Bartholomew H. Sparrow, in an otherwise excellent letter (August 12), comments regarding dysfunctional government in the United States: “an attempted coup on January 6”. He is entitled to his opinion, but this has nowhere been established, and indeed investigations are continuing, which makes his comment disingenuous. This does not excuse the disgraceful actions of the rioters, but I might point out that saying something does not make it true: there is a history of riots in the US stretching back quite some way into the past, many of which have resulted in extensive Property damage and loss of life on a scale far worse than January 6. None has been considered a coup, or even an insurrection. An “attempted coup” is a serious matter for the courts to decide, and commentators should let them do so before making any claims, or at least say these claims are speculative.

James Colby
Eugene OR

Georges Perec

Georges Perec’s Lieux made great and eventually unsustainable demands of its author: as Karl Whitney notes (August 12), after four years’ effort “1973 is a blank; in September 1975 he stopped completely.” But in the space between he produced Tentative d’épuisement d’un lieu parisien, written in the cafés of the Place Saint-Sulpice over three days in October 1974 and published in a small journal the following year, then in book form in 1982. Deceptively simple and banal, this is a quite brilliant and sui generis experiment in sociology. , anthropology and ethnography.

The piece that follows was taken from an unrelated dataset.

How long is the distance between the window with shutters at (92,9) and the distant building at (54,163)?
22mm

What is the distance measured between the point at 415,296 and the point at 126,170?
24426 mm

Dispassionate observation and the aim of objective description compete with Perec’s playful, creative impulses. Lieux might exhaust those new to Perec – but the fifty-page Tentative d’épuisementlucidly analysed by Michael Sheringham in Everyday Life (2006) and readily available in a translation by Marc Lowenthal as An Attempt at Exhausting a Place in Parisshould be in every Paris wanderer’s pocket.

Adam Watt
University of Exeter

What Homer means

I have been in Greece doing research in the Venetian archive on Ithaca, with a stash of unread issues of the TLS packed for afternoons at the beach. One very suitably contained Barbara Graziosi’s piece on Homer (May 6) and on what “he” means to whom. Here on the ground, so to speak, the parameters that bound scholars matter little to the endless supply of (otherwise rather charming) amateur Homerists dropped at the port all summer long. This chain of pilgrims is an antidote to mass tourism, which the island has escaped.

When they learn of someone like me working on the island’s history (a few thousand years’ gap between Odysseus and the Serene Republic are no matter), an opinion is always solicited on one of the several fanciful attributions of half-excavated ruins to one or another passage in the epic. Hearts are poured into proving that the rubble at this or that site matches best the description of Odysseus’ palace. Everyone has skin in the game except the archaeologists, who have moved on. At dinner I pose the question, how does all this rather pedantic pebble-counting account for the “Homeric question”? Does the oral tradition not represent a slight bump on their “road to Ithaca”? The silence is deafening: I have just raised religion at the dinner table!